What you should do:
From the first line to the last, return the data exactly, with no pictures.

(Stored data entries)

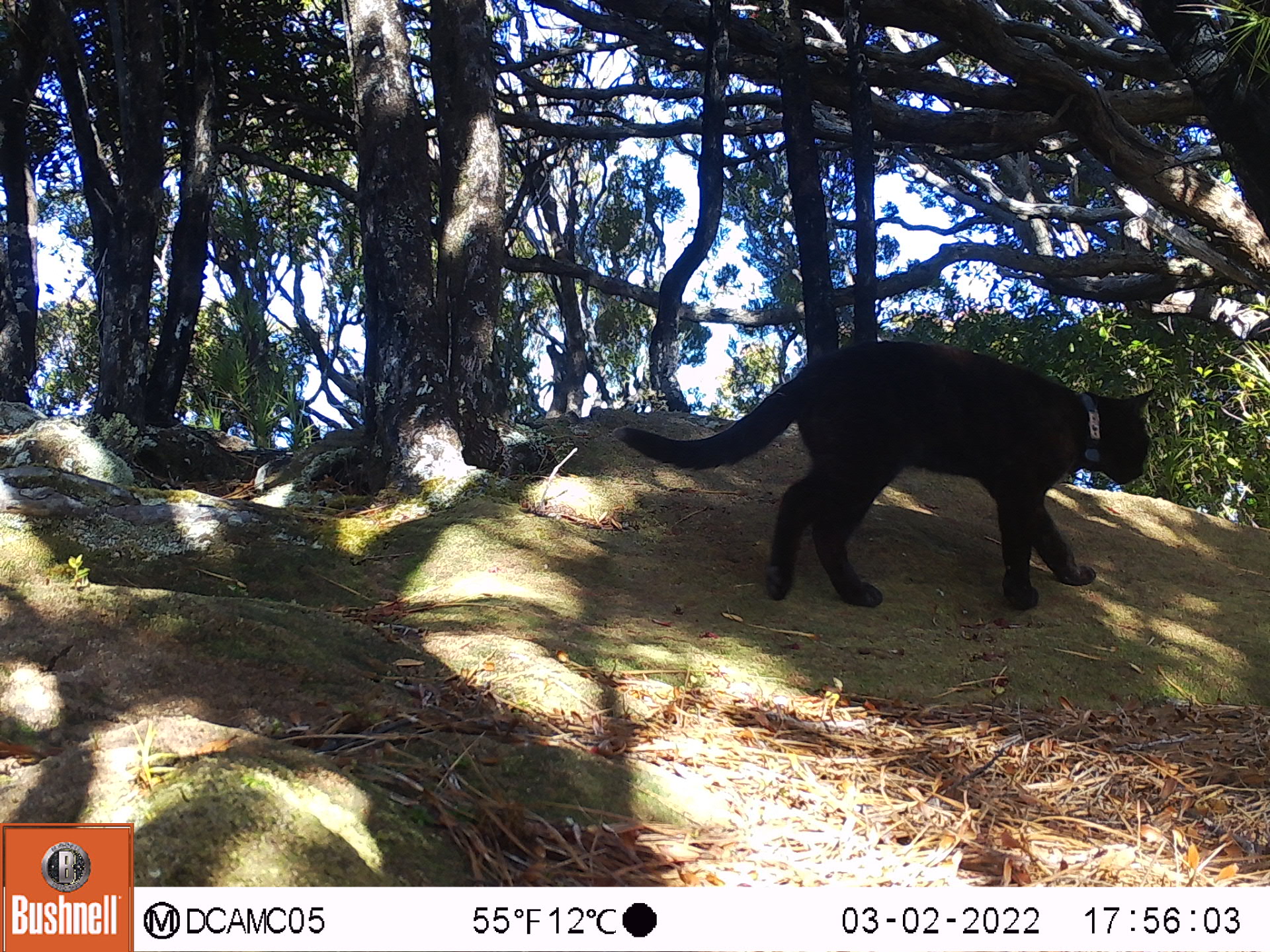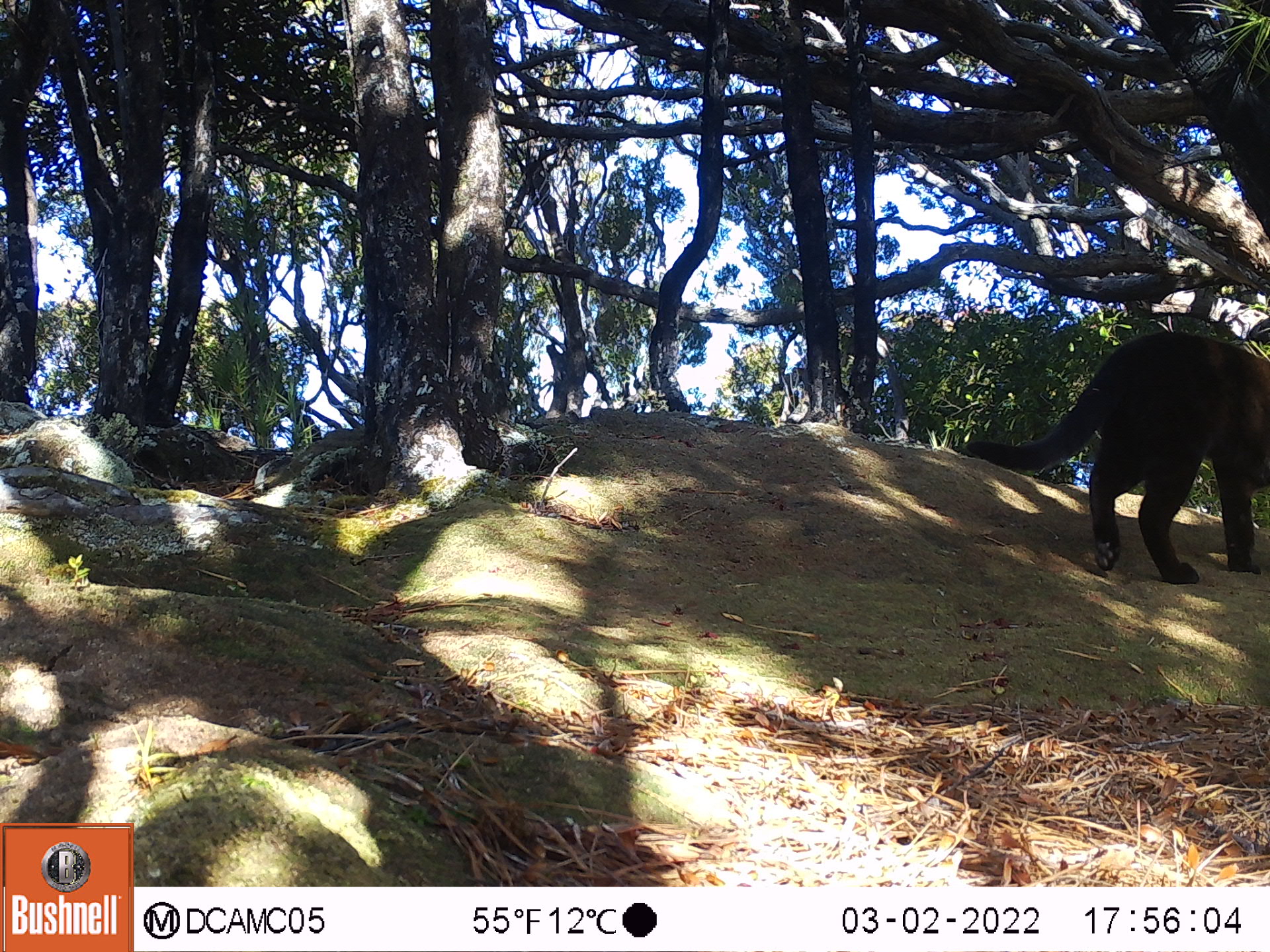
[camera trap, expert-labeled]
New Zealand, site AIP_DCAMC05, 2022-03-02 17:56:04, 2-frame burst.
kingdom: Animalia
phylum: Chordata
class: Mammalia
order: Carnivora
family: Felidae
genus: Felis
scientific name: Felis catus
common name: domestic cat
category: cat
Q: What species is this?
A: Cat (domestic cat) (Felis catus).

Answer area:
[camera trap, expert-labeled]
New Zealand, site AIP_DCAMC05, 2022-03-02 17:56:04, 2-frame burst.
kingdom: Animalia
phylum: Chordata
class: Mammalia
order: Carnivora
family: Felidae
genus: Felis
scientific name: Felis catus
common name: domestic cat
category: cat
Q: What species is this?
A: Cat (domestic cat) (Felis catus).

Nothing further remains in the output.